It Pays to Increase Your Word Power is the title of a long-running Reader’s Digest column. But I prefer to crazy-glue a terse codicil to the tail of that title: “It pays to increase your word power with words you will seldom use.” Concerning the pragmatic selection of vocabulary, my public-school teachers hymned in unison the stern injunction to “always use the shorter, clearer word.” Piffle, poppycock and twaddle! My father, my best teacher of English by far, always countered that drab command with his own: “No. Always use the obscure, long-winded word.” Not only will you learn a new word but you will flummox ordained pedagogical authority—to the young learner, life’s most delightful revolt. All this will you accomplish in one word-picking gesture that will befuddle the fuddy-duddies of verbal orthodoxy and befoul their too tidy nest of complacent word selection.

Why learn odd words? The acquisition of esoteric vocables limbers up the word tissue in the old noggin, quickens one’s verbal recognition quotient, and lets one strut before the glumly monosyllabic herd one’s innate and ornate word-pride. Snobbery? Mais oui!

Thus, from time to time, I propose to share my recondite treasures, both wee words and polysyllabic monstrosities of logorrheic sesquipedalianism. Today the bill of fare and in a sense, the fare of Bill, consists of small words. From the tenebrous realm of obscurity, I now pluck tiny stalwarts to thwart your word power, at the same time that I make it burgeon.

A dobdob is a ‘punk monk’ in a Tibetan lamasery (from Tibetan Idob Idob). The bedraggled dobdob is first shown in classes that he is too much the dullard ever to become a learned Buddhist monk. Consequently he is set to perform the lowliest functions of Tibetan monastic life: cleaning from stables the ordure of yaks, policing the more obstreperous lama candidates, and shooting down the criminal element in unruly Tibetan kite-makers.

I delight in the reduplicative bliss of the word dikdik. A dikdik is a tiny, dainty-hooved African antelope. Have you heard of the antelopes that leap backwards? The postelope and the retrolope.

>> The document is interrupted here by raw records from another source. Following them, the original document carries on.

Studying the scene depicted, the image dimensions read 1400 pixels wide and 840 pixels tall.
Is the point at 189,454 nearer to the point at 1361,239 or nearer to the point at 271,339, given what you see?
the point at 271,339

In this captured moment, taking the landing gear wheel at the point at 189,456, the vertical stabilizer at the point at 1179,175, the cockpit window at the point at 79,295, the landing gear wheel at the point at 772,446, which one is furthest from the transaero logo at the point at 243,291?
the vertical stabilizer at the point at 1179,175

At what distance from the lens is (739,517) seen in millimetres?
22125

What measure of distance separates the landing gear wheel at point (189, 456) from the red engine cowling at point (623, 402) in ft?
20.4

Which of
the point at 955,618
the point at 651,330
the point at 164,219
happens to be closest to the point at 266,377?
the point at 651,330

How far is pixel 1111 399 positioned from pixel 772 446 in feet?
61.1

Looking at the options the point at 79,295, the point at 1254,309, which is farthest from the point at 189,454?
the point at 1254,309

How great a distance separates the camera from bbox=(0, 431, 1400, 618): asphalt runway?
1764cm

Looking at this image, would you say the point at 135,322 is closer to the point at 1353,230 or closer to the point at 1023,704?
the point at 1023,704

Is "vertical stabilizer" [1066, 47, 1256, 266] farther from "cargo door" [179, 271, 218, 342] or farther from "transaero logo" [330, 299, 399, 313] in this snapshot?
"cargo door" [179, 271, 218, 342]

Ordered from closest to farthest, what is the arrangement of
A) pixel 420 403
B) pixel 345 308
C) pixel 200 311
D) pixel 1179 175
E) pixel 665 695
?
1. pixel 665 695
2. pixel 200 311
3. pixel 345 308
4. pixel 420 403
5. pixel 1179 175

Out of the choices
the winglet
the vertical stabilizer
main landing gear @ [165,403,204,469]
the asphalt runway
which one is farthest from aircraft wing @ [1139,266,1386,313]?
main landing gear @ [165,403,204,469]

A dap-dap is a Philippine coral tree (Erythrina indica), the word borrowed into English from one of the great languages of the islands, Tagalog where its form is dapdáp. Some Erythrina species make happy houseplants.

Dander consists of minute scales shed from the feathers, hair or skin of animals. Animal dander is often implicated in allergic response syndromes.

To daub paint is to slop it on carelessly or quickly.

Now, how shall we employ to our general advantage this mixture of obscure and common words? Simple. Use the words above, Class, in an exemplary sentence.

The dandered dobdob daubed dikdik doodoo on Dada’s dandy dap-dap.

Should that sentence ever describe exactly what you are seeing, you may be certain that you have ingested upon that hour too profuse a variety of controlled substances.

Here endeth a tour of the silly side of words for a happy day in spring. Now, students, outdoors you go, to imbibe the al fresco salubrity that awaits under the motley welkin, under the skyey vault of heaven.